If you’re out of the loop on British news, here’s what you missed: everything is f***ed. Global factors like Russia’s invasion of Ukraine, the COVID-19 pandemic, and rising inflation are partly to blame, but the U.K. has been left in a uniquely bad position to weather those storms due to a decade of austerity measures, the impact of Brexit, and the Conservative government’s efforts to privatize any public service that isn’t nailed down. The National Health Service (NHS), which is particularly firmly nailed down, has been a primary target for privatization by way of gradual dismantling. NHS nurse salaries have fallen by at least 20% in real terms since 2010, creating a vicious cycle of nurses quitting and NHS trusts being unable to recruit enough replacements.
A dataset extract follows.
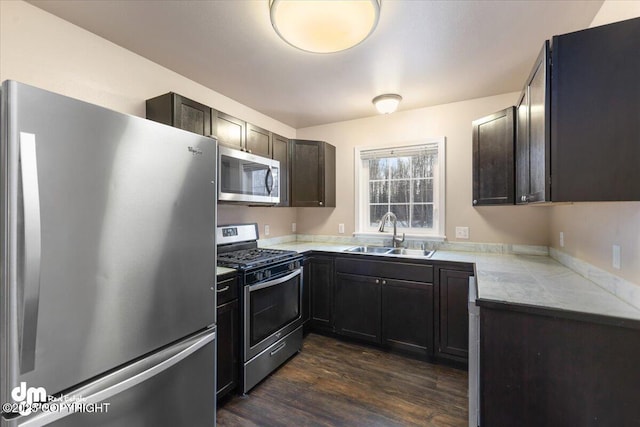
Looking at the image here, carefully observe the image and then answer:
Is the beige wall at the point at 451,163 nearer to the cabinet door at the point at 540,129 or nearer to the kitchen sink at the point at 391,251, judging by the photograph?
the kitchen sink at the point at 391,251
Nurses are among the workers walking out, voting to strike for the first time in the Royal College of Nursing’s 106-year history. But the struggles of the NHS are tangled up with a much larger machine of broken infrastructure. Cuts to social care have turned hospital wards into de facto care homes, creating a shortage of beds that has turned ambulances into de facto overflow wards. The resulting delays have led to people dying during the hours-long wait for an ambulance, with up to 500 excess deaths every week as a result of the strain on emergency care.
Meanwhile, postal worker strikes have left letters and parcels to pile up outside depots, where they’re chewed on by rats and foxes. Rocketing energy prices and food inflation have left many families facing a “heat or eat” dilemma. Rising interest rates have led to rent increases even as the housing market stagnates. Public transport is a mess. People are cold, hungry, and miserable. And Lisa needs braces.